Nothing is written in Russia

Vladimir Putin's decision to mobilize some 300,000 soldiers in the reserve fell yesterday like a bomb in Russia, causing protest demonstrations in the main capitals and also the escape of some lucky people who were able to catch a flight to leave the country.

Thomas Osborne
Thomas Osborne
21 September 2022 Wednesday 20:33
178 Reads
Nothing is written in Russia

Vladimir Putin's decision to mobilize some 300,000 soldiers in the reserve fell yesterday like a bomb in Russia, causing protest demonstrations in the main capitals and also the escape of some lucky people who were able to catch a flight to leave the country. It was the definitive confirmation that the invasion of Ukraine is a failure and that Putin had no choice but to take off his mask and publicly acknowledge that he needs more troops to counter the Ukrainian offensive. As our correspondent Gonzalo Aragonés explains, Russian public opinion was able to verify yesterday that what is happening in Ukraine is something more than a "special military operation" as defined by the media to try to disfigure what is actually a war.

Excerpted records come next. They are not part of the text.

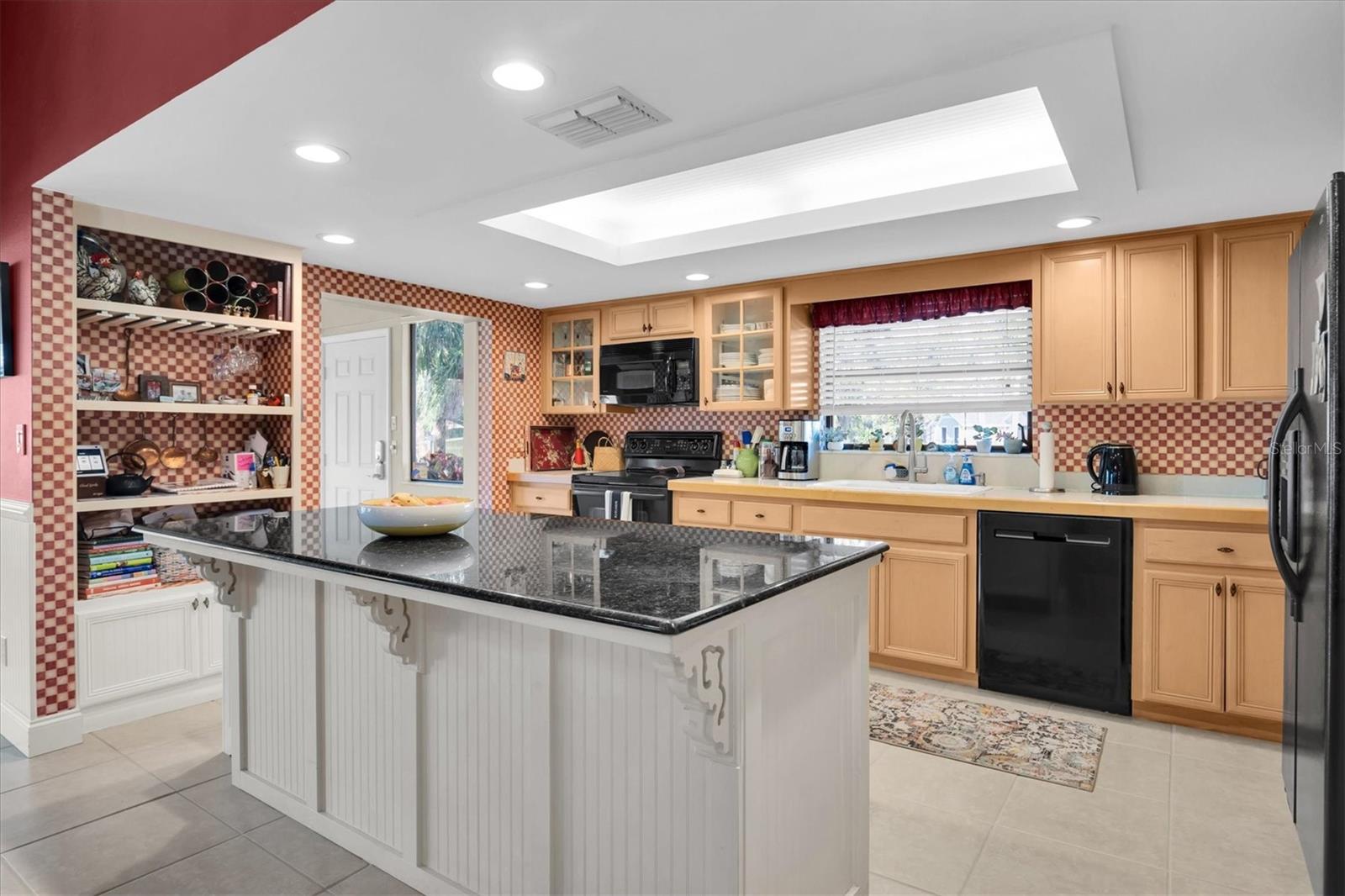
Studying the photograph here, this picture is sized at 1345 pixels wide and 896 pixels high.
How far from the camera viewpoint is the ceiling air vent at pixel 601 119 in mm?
2094

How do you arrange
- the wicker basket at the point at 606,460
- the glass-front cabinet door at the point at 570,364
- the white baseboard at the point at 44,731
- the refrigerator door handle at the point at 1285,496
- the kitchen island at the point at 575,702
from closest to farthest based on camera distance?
the kitchen island at the point at 575,702
the refrigerator door handle at the point at 1285,496
the white baseboard at the point at 44,731
the glass-front cabinet door at the point at 570,364
the wicker basket at the point at 606,460

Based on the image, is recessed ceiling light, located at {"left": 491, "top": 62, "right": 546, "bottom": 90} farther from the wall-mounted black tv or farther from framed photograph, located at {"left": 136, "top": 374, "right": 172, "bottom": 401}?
framed photograph, located at {"left": 136, "top": 374, "right": 172, "bottom": 401}

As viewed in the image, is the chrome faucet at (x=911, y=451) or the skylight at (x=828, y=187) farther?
the chrome faucet at (x=911, y=451)

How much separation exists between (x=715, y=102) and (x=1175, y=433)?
9.50 ft

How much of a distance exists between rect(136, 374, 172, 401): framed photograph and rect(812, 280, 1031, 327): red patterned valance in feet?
11.5

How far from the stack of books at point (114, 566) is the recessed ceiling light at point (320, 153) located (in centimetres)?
195

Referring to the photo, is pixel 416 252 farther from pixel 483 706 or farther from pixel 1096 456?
pixel 1096 456

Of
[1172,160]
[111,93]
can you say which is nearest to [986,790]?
[1172,160]

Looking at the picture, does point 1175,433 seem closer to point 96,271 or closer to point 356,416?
point 96,271

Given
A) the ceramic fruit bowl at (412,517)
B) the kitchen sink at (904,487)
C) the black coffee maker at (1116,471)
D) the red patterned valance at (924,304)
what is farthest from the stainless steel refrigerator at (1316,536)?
the ceramic fruit bowl at (412,517)

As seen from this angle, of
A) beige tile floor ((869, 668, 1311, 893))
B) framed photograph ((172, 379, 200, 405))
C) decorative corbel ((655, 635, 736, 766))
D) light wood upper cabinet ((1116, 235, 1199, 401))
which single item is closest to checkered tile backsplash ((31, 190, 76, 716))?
framed photograph ((172, 379, 200, 405))

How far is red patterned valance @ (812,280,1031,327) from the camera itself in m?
4.02

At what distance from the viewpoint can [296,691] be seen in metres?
2.30

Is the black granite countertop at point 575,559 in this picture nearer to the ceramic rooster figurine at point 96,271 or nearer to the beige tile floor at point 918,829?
the beige tile floor at point 918,829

For days now, many Russian citizens were losing their fear of the regime. From public officials who supported manifestos against Putin to rock and pop stars who denounced the lies about what was happening in the neighboring country. Putin's problem is that, despite all the ironclad official censorship, it is very difficult to control what runs through social networks and that, in the hands of younger generations, they have access to everything that happens in the West. In this sense, the video released by the dissident Alexei Navalni in which an opulent palace allegedly owned by Putin was seen did a lot of damage to the Russian leader's reputation, so much so that he had to go out and deny that it was his. The first demonstrations called yesterday were violently repressed by the police and it seems difficult to think that Russia could experience a color revolution like those experienced by Georgia, Belarus, Kazakhstan or Ukraine itself. But also much of the published opinion believed seven months ago that Russia could easily invade Ukraine and that Putin was untouchable.

His reaction yesterday by appealing, again, to the nuclear threat could be bravado, but be careful what the Russian president could end up doing if he feels cornered. Nothing is written about what may happen in Russia in the coming days and the consequences that all this may have for the end of the war.